It's been a while since we've run a technical post here on the blog. I recently ran across a problem that seems to be quite common amongst iPhone game developers, so I thought I'd do a quick post on it: using IMA4 (ADPCM) audio encoding on the iPhone/iPod Touch.
IMA-ADPCM is a compression standard defined by the Interactive Multimedia Association that gets you 4:1 compression on 16-bit audio files. It's supported natively by the iPhone — but only using certain APIs.
In particular, it's not supported by OpenAL, which is a shame, because OpenAL is the easiest way to get fast multitrack positional audio on the iPhone. If you're writing games with sound on the iPhone, you're probably using OpenAL to do it.
Well, I wanted to compress the audio in Hexterity, to make it a smaller, quicker download, and to take up less space on people's iPhones. The lack of OpenAL support for compressed audio stopped me, but I've been revisiting the topic this week — both because I may add it to a future Hexterity update, and because I need it for another project.
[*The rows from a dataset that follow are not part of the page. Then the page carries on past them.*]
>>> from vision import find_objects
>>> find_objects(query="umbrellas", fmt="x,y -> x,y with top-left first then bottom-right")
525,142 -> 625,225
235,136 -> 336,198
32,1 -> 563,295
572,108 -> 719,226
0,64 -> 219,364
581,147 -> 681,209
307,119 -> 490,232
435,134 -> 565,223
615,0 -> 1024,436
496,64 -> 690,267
Note: I'm going to assume in this article that you already have OpenAL audio playback working on the iPhone with uncompressed PCM data. Perhaps you've written your own, or perhaps you're using the SoundEngine code from the CrashLanding demo. If you're using SoundEngine, I should warn you that last time I checked, it was full of memory leaks and other bugs and isn't recommended for use in production.
It tends to be known as ADPCM in the Windows world, and that's what we knew it as back at Mucky Foot, when Tom put support for it into Startopia. In the Mac world, IMA4 seems to be the preferred name, and what I'll call it for the rest of this article. But it's the same stuff either way, although some of the "magic numbers" may vary slightly from platform to platform.
The system relies on the fact that most audio data is somewhat predictable, being to some extent a smooth wave shape. Instead of storing a series of samples, it predicts what the next sample should be, finds the difference between that and the real value, then uses lookup tables to compress that delta to just 4 bits for each 16-bit signed integer sample, getting us our 4:1 compression.
In practice, the compression isn't quite 4:1 because the data is split into packets, where each packet represents 64 samples (128 bytes) of PCM audio, and is stored as 32 data bytes plus 2 header bytes. Still, 3.76:1 is good enough for me :)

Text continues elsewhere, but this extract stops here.